Footballer (born 1992)

Víctor Zi-hsuan Chou Hsieh (周子軒 (周子轩), born 5 February 1992), commonly known as Víctor Chou, is a footballer who plays as a central midfielder. In his youth career, he has played for youth teams of several reputable clubs such as Atlético Madrid and Real Valladolid. In January 2012, he left U.D. Salamanca and went to Asia for new challenges. Born in Spain, he made ten appearances for the Chinese Taipei national team.

==Early life==
Chou's parents, Pepe Chou Huo-lien (周火煉) and Hsieh Chi (謝琦), are both from Taiwan. After graduating from the National Taiwan Institute of Arts, they emigrated to Spain to study fine arts there. As his father is passionate about football, he and his Spanish family (babysitters) instilled in Chou the concepts of the sport.

==Club career==

===Early career===
When he was still a child, his babysitter and her husband found Chou's football talents and suggested Pepe to let him have formal training.
Chou then joined Asociación Deportiva Juvenil, which is a futsal team in Tres Cantos. After three impressed matches, he joined the local amateur team Balompié Tres Cantos.

===Atlético Madrid===
In 2002, Chou joined Atlético Madrid's youth team, despite the fact that his parents were loyal fans of rival Real Madrid.

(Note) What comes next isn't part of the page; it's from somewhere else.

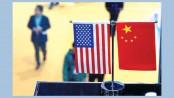 Beijing rebuffs Trump claims over economic slowdown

In 2005, he was offered a contract by the youth team of Real Valladolid and decided to move there.

===Valladolid===
Chou's stay at the Pucela club was long and successful. He played many games as a youth player here.

===Salamanca===
In 2009, Chou transferred to UD Salamanca's youth team (Division Juvenil de Honor). In 2010, sources have said that Chou has been called up many times by the 1st team of UD Salamanca to participate in training and eventually play official matches in 2011 or 2012.

====Salmantino====
He was playing in third division. Afterwards, Chou was on trial at Shanghai Shenhua where he got his 5th metatarsal injury twice.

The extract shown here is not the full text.